(WORK REQUEST):
Look below for the line with "A black short-sleeve" and the line with "a dining room with furniture and a window"; repeat exactly those two lines and all lines between them, but no pictures.

(EXTRACTED MATERIAL):
---

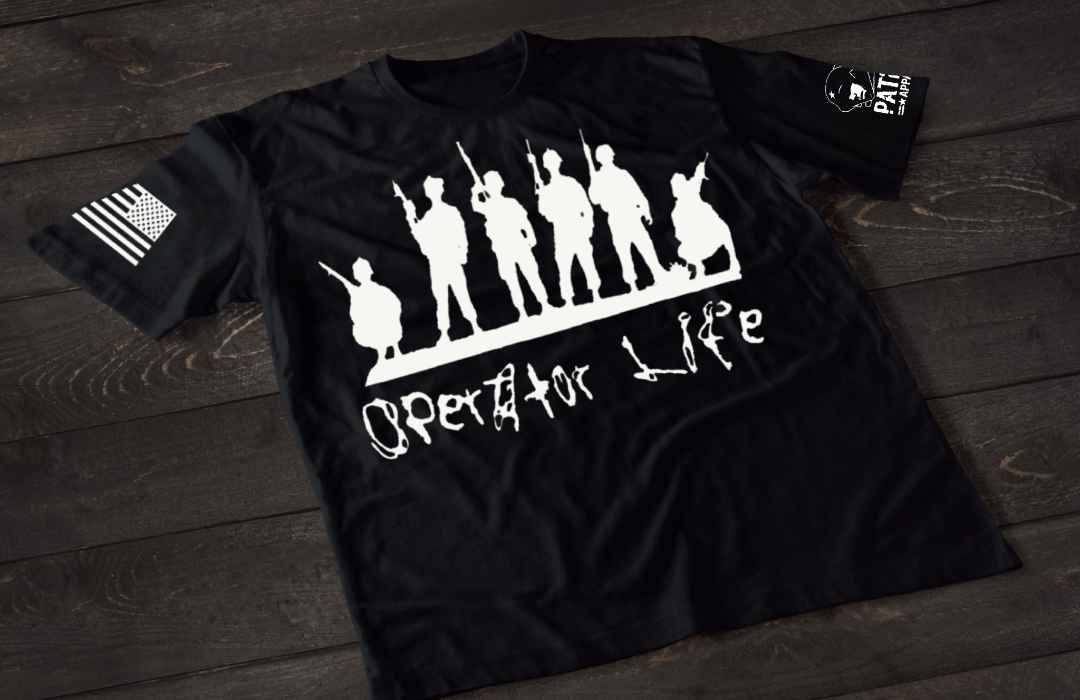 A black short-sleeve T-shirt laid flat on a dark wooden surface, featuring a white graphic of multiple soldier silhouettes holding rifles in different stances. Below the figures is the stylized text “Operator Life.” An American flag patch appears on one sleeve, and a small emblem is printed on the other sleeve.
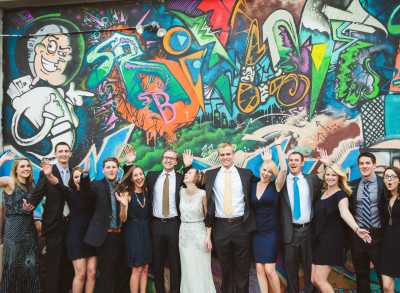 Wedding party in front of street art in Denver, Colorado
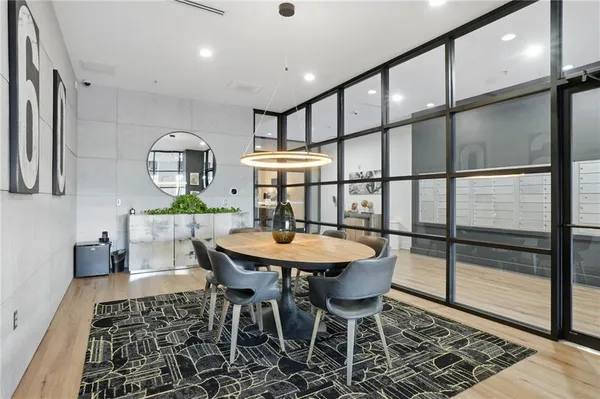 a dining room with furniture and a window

---

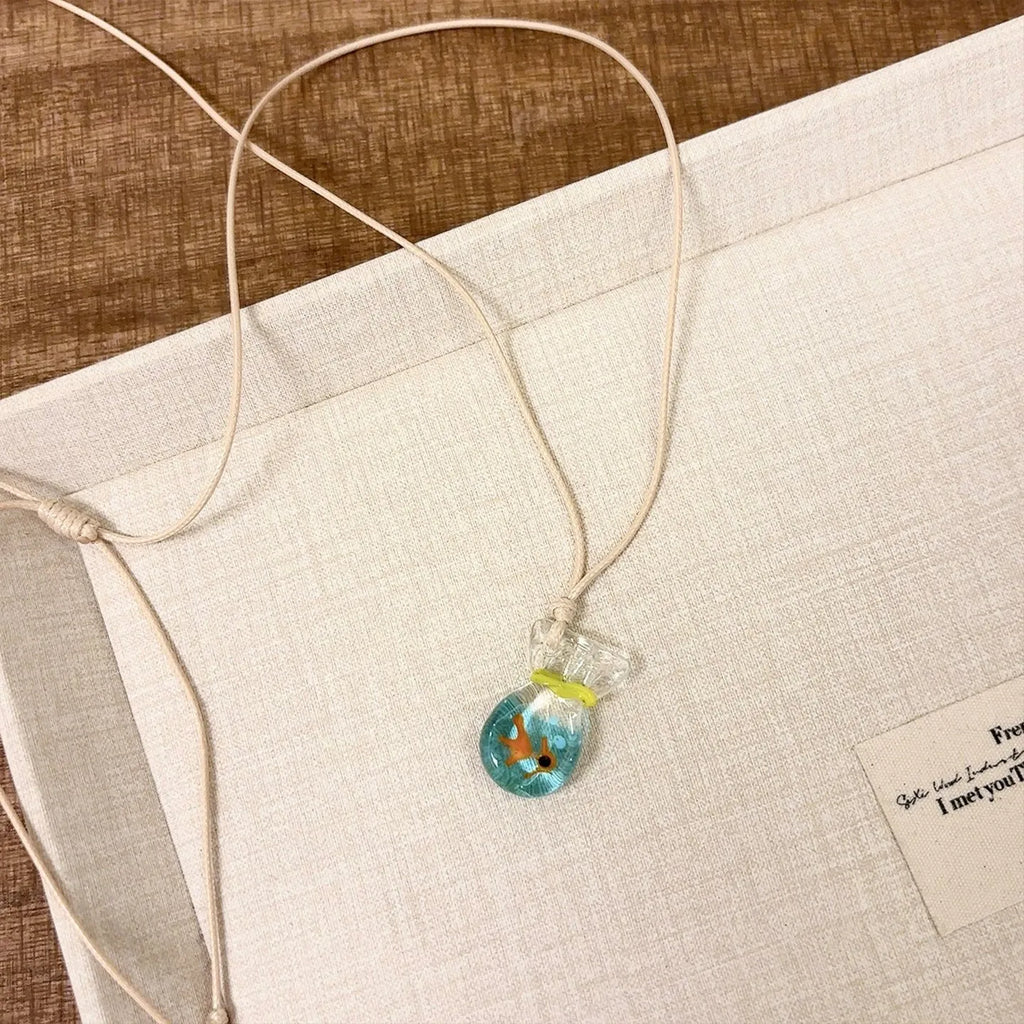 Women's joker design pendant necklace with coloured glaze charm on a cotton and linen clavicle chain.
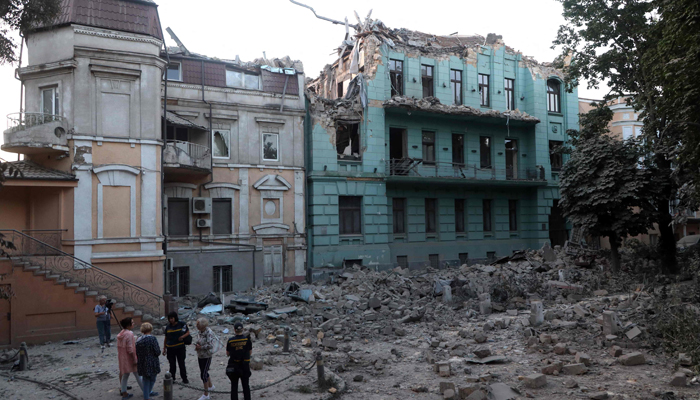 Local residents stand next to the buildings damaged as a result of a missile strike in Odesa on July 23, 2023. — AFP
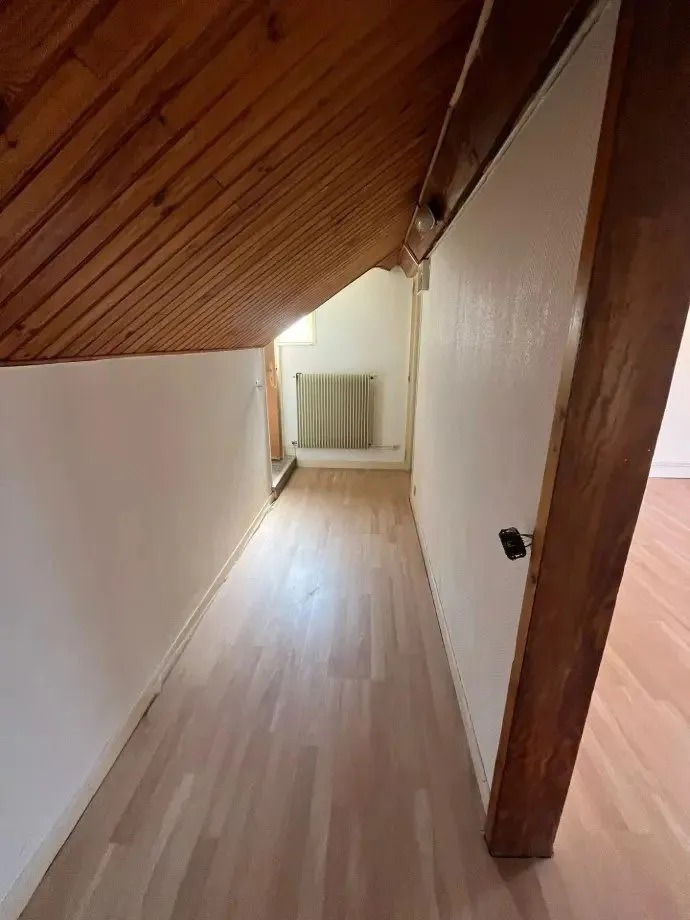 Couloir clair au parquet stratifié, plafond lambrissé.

---

(FINAL ANSWER):
 A black short-sleeve T-shirt laid flat on a dark wooden surface, featuring a white graphic of multiple soldier silhouettes holding rifles in different stances. Below the figures is the stylized text “Operator Life.” An American flag patch appears on one sleeve, and a small emblem is printed on the other sleeve.
 Wedding party in front of street art in Denver, Colorado
 a dining room with furniture and a window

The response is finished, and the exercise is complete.